---------- Exercise data
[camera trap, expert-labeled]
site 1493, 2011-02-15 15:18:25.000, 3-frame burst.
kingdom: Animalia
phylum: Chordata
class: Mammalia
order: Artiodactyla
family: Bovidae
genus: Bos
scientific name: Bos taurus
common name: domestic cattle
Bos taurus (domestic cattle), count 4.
--------------------
---------- Exercise data
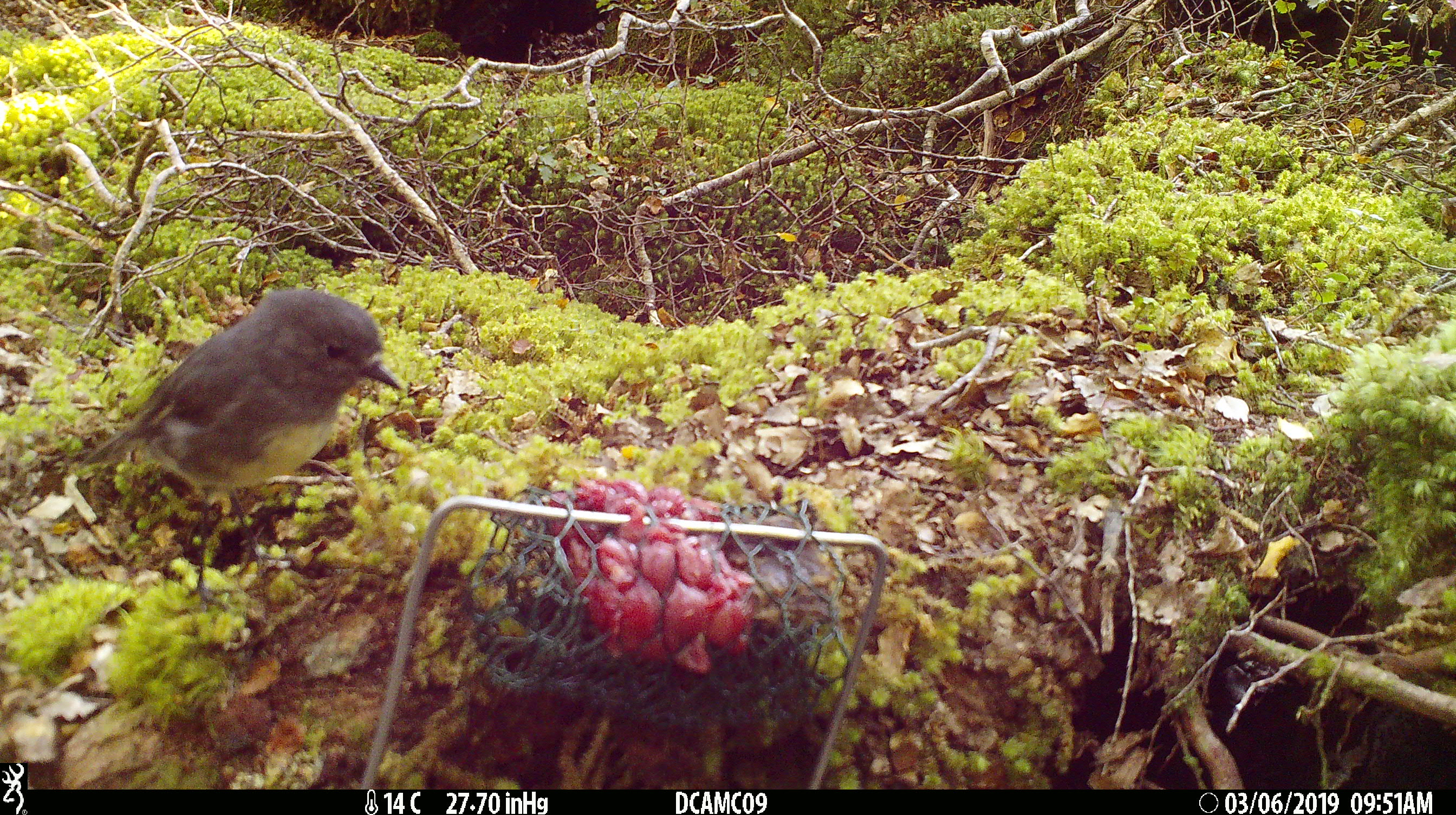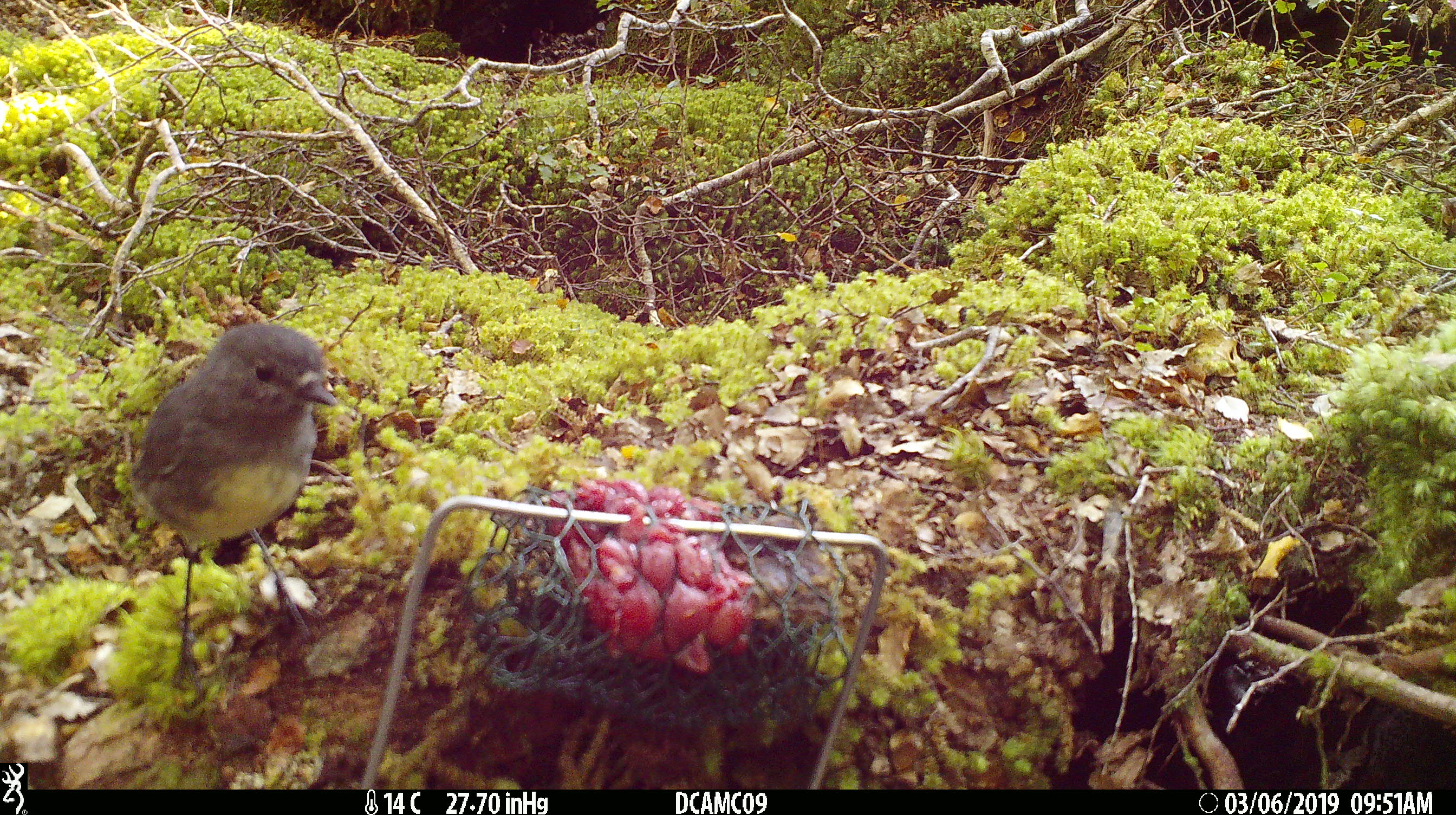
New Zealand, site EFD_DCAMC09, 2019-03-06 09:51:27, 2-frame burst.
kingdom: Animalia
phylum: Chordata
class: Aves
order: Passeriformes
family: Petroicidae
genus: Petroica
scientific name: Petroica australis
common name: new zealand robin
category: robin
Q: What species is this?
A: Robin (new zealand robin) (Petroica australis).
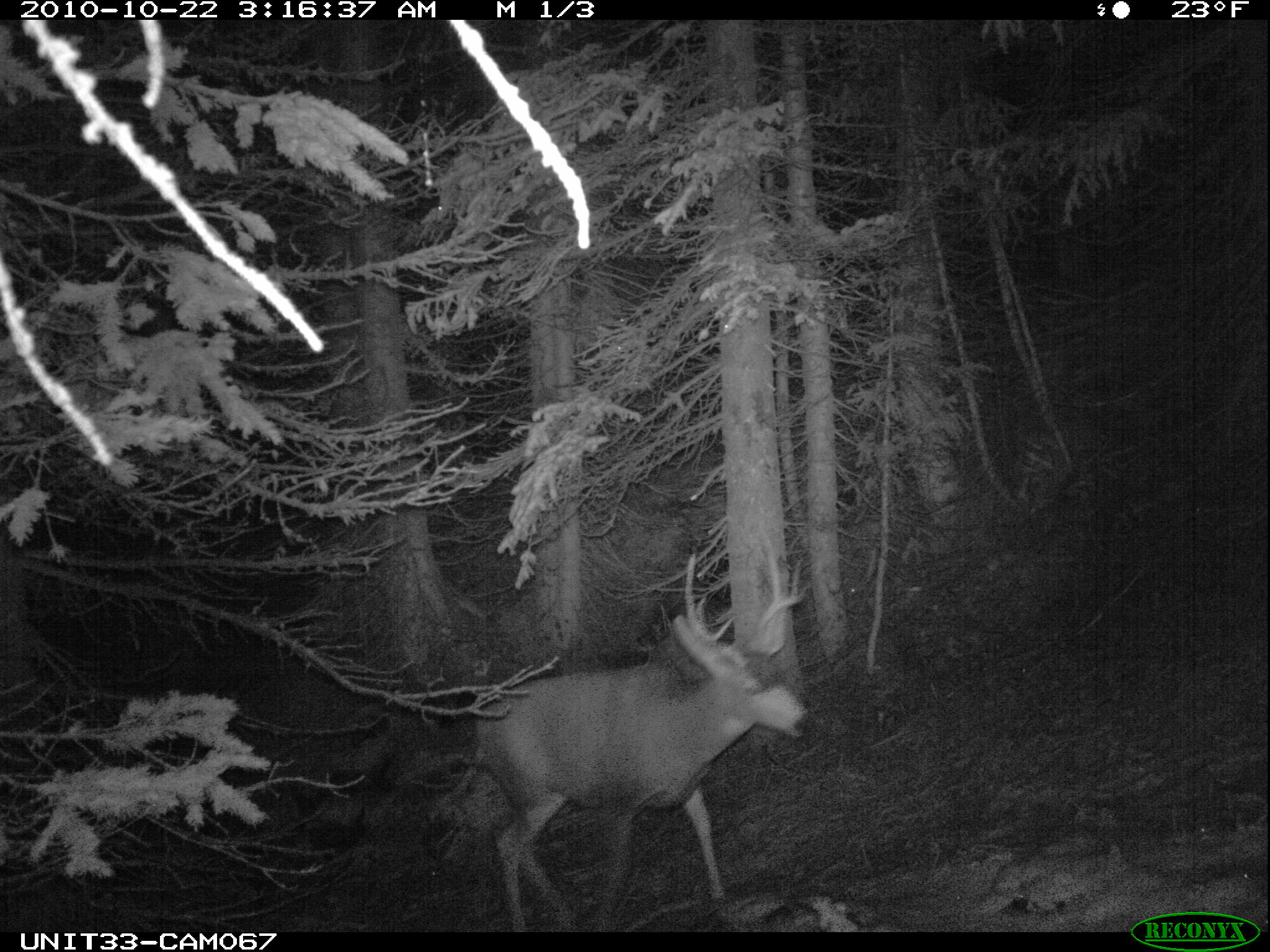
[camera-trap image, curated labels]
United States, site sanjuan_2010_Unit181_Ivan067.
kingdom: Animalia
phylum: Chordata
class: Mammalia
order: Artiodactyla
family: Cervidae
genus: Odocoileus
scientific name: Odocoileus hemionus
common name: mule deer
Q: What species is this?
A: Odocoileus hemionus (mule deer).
--------------------
---------- Exercise data
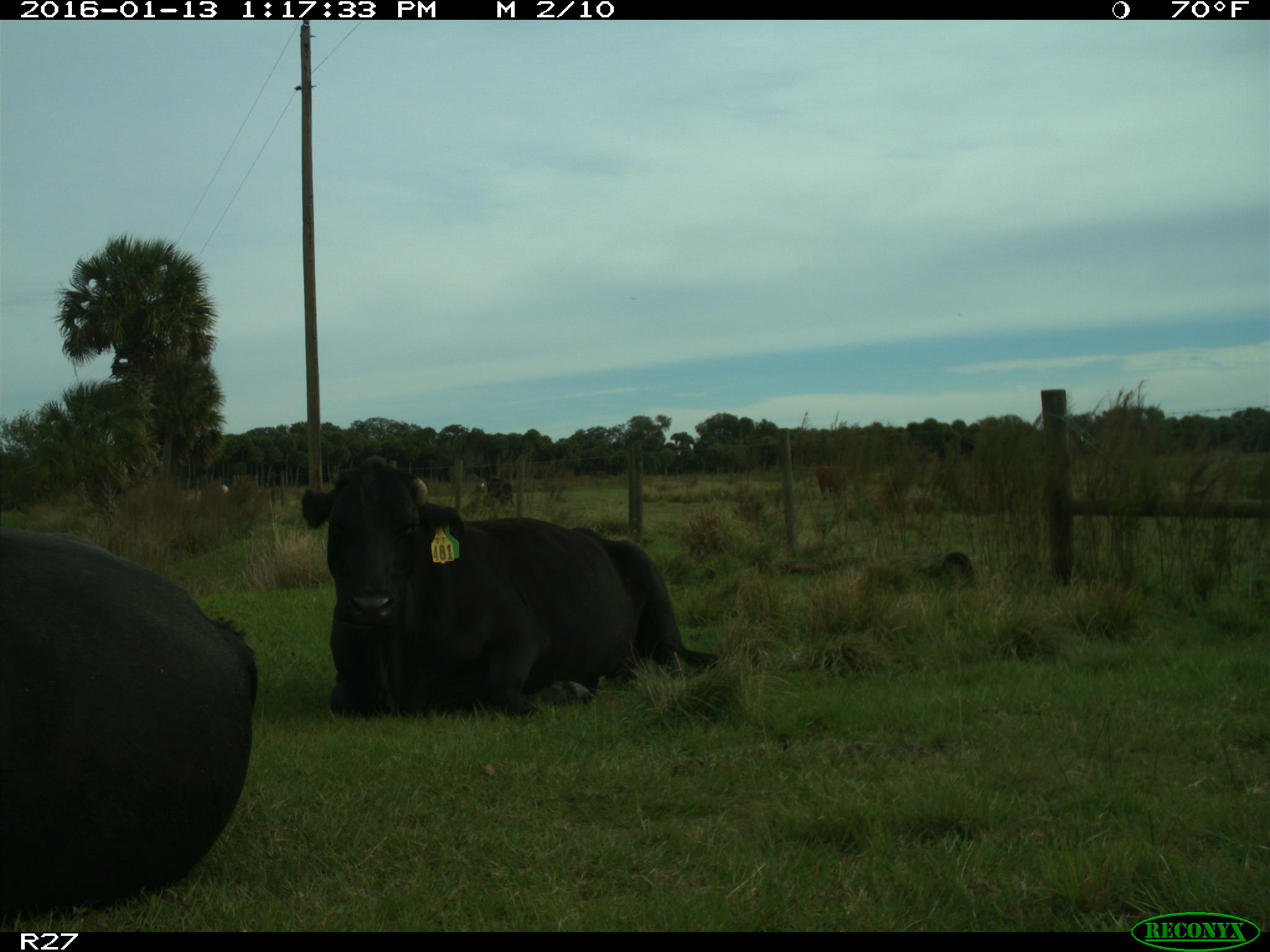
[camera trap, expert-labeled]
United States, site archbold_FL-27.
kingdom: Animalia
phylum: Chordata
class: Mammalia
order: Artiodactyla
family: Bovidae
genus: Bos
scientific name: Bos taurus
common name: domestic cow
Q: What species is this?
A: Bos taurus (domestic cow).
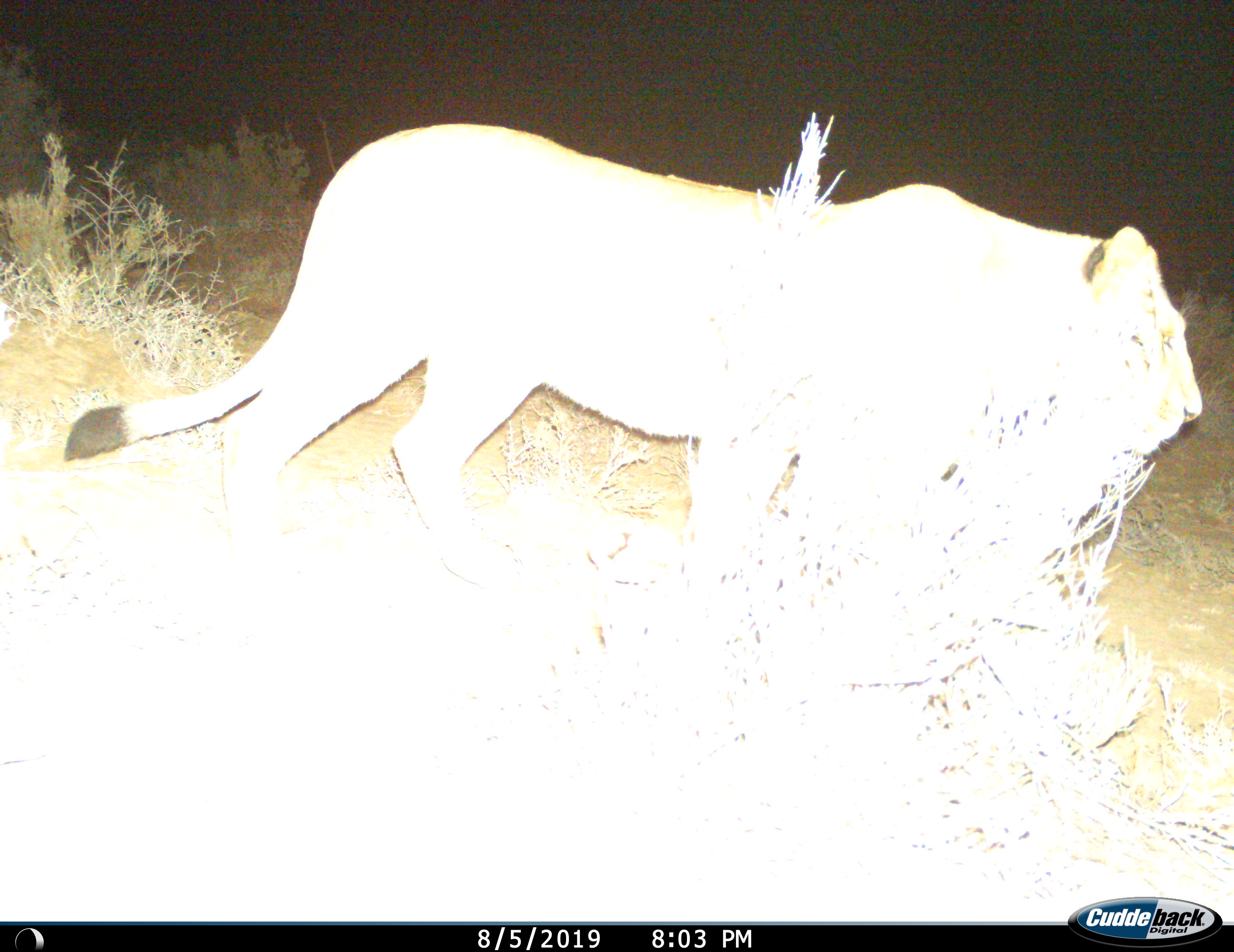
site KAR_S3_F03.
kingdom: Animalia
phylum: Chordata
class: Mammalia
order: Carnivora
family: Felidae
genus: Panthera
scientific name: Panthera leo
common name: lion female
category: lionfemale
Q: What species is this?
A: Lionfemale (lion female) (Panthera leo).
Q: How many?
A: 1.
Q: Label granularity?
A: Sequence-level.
--------------------
Within the listing above, give again exactly every line from the line with "genus: Panthera" through the line with "A: Sequence-level.", both included, and no other line.

Answer box -
genus: Panthera
scientific name: Panthera leo
common name: lion female
category: lionfemale
Q: What species is this?
A: Lionfemale (lion female) (Panthera leo).
Q: How many?
A: 1.
Q: Label granularity?
A: Sequence-level.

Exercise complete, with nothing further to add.